Problem >>
Range to reproduce from the entries below: the line with "Resting vote fraction: 0%.", the line with "common name: sambar", and every line in between. Give them exactly and give nothing else.

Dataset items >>

·····

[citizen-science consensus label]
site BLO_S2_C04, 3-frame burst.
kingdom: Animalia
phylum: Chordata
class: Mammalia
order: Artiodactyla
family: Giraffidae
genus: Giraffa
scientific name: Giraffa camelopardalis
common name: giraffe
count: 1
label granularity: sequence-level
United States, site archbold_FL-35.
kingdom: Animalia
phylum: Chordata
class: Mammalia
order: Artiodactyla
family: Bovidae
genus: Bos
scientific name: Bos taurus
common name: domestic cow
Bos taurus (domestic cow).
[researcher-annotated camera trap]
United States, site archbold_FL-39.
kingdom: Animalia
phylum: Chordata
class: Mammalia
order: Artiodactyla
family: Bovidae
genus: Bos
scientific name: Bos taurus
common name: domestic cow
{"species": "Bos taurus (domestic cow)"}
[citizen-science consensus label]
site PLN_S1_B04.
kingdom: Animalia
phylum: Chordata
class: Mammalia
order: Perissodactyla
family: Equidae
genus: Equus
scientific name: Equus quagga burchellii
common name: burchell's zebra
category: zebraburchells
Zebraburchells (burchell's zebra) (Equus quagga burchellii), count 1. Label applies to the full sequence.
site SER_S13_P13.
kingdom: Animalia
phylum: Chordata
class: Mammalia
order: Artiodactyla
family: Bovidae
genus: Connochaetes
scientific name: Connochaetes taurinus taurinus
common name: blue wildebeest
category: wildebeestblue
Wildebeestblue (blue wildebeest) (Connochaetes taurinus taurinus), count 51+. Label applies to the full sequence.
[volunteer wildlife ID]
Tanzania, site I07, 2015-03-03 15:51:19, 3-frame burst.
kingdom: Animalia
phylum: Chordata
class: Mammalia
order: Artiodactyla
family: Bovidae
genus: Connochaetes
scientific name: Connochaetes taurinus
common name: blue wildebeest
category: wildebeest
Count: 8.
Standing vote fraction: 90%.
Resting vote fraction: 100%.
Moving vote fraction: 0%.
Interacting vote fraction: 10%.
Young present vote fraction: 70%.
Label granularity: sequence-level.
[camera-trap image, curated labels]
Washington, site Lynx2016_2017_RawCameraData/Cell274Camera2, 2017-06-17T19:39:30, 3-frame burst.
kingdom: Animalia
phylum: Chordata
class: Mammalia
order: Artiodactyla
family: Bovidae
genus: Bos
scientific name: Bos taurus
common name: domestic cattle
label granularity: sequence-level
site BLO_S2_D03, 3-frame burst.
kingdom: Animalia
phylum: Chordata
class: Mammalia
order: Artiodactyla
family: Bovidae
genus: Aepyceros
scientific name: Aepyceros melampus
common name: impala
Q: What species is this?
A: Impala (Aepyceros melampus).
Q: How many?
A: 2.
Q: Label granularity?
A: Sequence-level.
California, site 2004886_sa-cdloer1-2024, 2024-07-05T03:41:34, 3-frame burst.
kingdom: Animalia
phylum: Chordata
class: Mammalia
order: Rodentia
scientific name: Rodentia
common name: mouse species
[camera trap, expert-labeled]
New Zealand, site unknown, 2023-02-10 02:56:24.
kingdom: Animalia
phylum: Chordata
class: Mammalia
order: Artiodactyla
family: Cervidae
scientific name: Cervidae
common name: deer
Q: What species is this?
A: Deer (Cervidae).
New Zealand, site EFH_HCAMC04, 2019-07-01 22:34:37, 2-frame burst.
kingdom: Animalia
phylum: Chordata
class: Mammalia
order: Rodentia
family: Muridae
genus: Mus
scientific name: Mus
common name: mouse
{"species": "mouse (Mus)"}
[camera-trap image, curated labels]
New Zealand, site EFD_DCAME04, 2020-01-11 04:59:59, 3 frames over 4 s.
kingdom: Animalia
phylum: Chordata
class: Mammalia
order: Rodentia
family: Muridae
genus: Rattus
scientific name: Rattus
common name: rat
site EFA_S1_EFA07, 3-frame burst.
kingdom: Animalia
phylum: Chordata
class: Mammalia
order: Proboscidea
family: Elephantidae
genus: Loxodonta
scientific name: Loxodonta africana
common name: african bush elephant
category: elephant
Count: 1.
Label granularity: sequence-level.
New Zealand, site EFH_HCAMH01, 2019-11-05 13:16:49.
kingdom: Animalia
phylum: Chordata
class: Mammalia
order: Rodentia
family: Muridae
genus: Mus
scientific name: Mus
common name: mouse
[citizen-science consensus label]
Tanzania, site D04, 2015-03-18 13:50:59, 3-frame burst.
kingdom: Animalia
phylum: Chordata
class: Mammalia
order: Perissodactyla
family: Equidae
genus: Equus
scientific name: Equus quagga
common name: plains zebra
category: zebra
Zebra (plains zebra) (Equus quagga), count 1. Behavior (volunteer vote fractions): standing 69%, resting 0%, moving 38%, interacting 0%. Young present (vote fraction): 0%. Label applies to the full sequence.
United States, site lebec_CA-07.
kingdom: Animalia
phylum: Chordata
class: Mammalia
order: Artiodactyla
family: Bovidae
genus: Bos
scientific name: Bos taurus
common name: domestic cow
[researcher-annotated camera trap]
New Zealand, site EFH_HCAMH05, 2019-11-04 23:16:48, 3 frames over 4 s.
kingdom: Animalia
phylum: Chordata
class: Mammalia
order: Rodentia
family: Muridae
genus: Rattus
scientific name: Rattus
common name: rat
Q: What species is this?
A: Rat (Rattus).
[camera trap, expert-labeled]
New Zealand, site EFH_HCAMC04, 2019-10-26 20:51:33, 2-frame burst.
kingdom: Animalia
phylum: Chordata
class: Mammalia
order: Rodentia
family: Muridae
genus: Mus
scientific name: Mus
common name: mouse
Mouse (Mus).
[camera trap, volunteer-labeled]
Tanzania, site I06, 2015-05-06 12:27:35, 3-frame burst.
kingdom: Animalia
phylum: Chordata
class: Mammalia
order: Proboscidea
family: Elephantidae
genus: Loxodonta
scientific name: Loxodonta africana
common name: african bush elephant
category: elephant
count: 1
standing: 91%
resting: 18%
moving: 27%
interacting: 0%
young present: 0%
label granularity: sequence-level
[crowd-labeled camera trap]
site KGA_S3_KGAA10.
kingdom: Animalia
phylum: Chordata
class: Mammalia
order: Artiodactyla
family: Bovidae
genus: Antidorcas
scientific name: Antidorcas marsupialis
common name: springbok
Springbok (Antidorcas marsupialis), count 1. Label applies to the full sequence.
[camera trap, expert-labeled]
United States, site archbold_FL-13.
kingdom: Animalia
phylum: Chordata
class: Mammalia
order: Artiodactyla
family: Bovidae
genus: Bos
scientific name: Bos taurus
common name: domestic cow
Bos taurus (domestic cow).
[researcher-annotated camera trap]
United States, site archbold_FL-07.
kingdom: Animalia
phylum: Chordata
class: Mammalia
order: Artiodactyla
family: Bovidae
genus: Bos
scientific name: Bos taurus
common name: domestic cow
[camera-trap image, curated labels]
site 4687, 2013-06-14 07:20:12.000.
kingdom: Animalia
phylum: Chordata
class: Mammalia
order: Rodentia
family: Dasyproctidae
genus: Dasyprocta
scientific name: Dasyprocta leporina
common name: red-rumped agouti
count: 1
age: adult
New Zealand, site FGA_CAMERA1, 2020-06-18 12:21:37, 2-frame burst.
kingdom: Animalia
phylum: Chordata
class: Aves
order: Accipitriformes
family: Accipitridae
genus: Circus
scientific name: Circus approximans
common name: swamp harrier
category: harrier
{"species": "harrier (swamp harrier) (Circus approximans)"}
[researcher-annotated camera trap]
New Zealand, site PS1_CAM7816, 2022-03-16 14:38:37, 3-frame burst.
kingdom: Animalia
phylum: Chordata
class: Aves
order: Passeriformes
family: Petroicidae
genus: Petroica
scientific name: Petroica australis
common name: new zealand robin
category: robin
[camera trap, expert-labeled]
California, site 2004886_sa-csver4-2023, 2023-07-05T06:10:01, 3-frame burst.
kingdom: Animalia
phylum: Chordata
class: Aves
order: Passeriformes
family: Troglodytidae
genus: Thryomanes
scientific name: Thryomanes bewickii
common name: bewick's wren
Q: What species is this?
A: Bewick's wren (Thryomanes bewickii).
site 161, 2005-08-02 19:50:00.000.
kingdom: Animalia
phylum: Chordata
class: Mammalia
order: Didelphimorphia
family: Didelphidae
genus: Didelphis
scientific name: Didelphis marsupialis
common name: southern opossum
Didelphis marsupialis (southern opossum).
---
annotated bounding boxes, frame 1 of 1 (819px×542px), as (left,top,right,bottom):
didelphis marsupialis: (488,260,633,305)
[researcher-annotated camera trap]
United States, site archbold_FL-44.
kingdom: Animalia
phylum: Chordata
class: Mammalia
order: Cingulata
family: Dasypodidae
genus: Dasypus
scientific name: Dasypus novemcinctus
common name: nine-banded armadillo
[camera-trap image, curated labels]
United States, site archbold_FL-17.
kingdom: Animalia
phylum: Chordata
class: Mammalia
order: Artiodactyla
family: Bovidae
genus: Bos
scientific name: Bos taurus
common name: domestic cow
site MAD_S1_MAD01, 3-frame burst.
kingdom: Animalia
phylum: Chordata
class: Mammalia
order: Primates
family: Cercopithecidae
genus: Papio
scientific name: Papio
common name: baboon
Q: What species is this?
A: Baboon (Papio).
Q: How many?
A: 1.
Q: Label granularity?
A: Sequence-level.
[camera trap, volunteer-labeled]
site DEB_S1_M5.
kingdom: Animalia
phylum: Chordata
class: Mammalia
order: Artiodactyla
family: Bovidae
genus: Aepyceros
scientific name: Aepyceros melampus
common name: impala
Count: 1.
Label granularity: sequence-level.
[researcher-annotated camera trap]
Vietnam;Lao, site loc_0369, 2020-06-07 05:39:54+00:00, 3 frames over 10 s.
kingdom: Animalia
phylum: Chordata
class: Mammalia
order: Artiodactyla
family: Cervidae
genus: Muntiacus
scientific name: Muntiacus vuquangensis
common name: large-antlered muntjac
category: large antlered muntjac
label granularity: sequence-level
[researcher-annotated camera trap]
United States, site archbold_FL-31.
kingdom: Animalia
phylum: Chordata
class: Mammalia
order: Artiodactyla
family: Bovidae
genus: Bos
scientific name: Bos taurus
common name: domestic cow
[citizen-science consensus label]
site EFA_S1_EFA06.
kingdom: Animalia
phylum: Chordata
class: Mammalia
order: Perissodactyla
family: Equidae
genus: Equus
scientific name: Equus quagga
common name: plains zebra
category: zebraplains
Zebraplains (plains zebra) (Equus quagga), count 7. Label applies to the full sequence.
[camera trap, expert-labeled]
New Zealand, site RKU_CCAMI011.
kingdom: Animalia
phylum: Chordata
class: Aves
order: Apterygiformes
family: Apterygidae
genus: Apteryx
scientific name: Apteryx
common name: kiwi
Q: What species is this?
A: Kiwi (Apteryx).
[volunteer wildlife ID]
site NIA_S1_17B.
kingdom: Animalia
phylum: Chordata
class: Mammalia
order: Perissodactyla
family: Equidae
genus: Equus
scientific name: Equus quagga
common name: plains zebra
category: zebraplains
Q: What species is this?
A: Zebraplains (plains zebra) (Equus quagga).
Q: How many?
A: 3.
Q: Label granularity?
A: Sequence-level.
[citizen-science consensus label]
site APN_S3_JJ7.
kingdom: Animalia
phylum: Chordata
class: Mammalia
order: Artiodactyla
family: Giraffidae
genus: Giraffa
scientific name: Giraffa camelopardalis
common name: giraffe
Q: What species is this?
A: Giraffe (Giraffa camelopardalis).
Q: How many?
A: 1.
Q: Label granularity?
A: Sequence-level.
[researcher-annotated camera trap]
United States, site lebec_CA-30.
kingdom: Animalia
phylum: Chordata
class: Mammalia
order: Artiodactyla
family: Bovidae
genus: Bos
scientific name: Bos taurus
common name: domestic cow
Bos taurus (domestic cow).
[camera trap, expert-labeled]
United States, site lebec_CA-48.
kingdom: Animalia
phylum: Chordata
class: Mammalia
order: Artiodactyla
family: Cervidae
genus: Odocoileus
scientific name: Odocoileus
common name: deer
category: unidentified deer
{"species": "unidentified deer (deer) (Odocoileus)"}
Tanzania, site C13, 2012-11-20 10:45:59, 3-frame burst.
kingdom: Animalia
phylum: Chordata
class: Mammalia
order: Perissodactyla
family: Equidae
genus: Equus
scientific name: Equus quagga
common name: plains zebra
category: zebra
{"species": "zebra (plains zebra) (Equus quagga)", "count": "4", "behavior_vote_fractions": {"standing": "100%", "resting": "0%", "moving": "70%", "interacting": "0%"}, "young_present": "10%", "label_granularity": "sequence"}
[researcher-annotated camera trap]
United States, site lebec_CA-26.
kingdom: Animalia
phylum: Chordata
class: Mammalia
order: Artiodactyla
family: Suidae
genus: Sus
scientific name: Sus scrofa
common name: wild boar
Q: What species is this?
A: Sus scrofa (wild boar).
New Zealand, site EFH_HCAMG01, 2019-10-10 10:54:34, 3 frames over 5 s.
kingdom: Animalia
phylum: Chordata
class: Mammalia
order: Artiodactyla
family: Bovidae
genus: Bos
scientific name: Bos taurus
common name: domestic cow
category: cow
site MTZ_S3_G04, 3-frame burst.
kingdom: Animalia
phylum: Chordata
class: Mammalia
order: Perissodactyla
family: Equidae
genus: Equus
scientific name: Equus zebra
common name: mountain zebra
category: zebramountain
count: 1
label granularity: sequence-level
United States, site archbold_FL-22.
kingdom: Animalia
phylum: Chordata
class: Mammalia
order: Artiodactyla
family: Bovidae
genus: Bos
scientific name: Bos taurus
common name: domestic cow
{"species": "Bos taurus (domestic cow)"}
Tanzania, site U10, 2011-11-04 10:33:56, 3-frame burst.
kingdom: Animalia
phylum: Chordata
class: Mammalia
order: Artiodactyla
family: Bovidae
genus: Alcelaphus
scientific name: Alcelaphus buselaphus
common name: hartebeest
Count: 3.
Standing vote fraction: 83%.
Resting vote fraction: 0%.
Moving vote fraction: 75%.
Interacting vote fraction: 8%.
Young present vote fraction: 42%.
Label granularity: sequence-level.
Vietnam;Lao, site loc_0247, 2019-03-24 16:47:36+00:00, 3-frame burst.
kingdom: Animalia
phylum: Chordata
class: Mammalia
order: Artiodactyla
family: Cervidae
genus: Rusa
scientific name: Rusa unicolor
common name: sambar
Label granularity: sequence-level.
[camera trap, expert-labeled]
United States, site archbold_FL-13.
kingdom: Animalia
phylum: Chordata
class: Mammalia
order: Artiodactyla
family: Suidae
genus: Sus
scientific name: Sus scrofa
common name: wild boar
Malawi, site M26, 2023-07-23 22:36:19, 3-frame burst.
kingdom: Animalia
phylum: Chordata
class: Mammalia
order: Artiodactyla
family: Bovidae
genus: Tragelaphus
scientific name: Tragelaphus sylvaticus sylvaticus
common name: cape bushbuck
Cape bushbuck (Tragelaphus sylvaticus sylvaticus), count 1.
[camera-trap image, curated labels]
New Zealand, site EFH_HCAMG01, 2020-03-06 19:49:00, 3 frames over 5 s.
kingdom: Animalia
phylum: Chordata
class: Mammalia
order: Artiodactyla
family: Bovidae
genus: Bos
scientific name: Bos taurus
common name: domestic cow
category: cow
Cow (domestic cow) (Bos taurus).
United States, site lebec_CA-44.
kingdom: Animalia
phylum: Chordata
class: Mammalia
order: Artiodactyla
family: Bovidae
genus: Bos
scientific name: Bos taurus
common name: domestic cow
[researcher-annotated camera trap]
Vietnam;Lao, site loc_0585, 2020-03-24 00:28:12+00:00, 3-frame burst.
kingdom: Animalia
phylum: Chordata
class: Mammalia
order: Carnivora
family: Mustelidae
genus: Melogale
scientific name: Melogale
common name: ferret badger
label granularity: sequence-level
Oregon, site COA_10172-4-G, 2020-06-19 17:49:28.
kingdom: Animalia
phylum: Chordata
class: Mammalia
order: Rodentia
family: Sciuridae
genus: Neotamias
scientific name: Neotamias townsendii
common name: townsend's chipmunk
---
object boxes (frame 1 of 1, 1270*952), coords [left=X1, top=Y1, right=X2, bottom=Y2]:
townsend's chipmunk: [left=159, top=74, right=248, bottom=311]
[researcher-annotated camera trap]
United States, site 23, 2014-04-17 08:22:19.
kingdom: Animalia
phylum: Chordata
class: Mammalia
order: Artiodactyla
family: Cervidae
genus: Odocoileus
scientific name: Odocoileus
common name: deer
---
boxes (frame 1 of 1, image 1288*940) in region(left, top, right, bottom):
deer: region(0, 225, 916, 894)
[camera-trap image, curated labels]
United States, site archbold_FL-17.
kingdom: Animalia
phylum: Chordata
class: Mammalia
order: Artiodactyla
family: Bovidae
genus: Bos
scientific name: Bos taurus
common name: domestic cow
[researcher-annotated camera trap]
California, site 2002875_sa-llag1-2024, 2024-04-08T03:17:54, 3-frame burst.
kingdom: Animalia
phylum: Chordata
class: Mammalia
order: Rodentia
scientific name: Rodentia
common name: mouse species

·····

Response >>
Resting vote fraction: 0%.
Moving vote fraction: 75%.
Interacting vote fraction: 8%.
Young present vote fraction: 42%.
Label granularity: sequence-level.
Vietnam;Lao, site loc_0247, 2019-03-24 16:47:36+00:00, 3-frame burst.
kingdom: Animalia
phylum: Chordata
class: Mammalia
order: Artiodactyla
family: Cervidae
genus: Rusa
scientific name: Rusa unicolor
common name: sambar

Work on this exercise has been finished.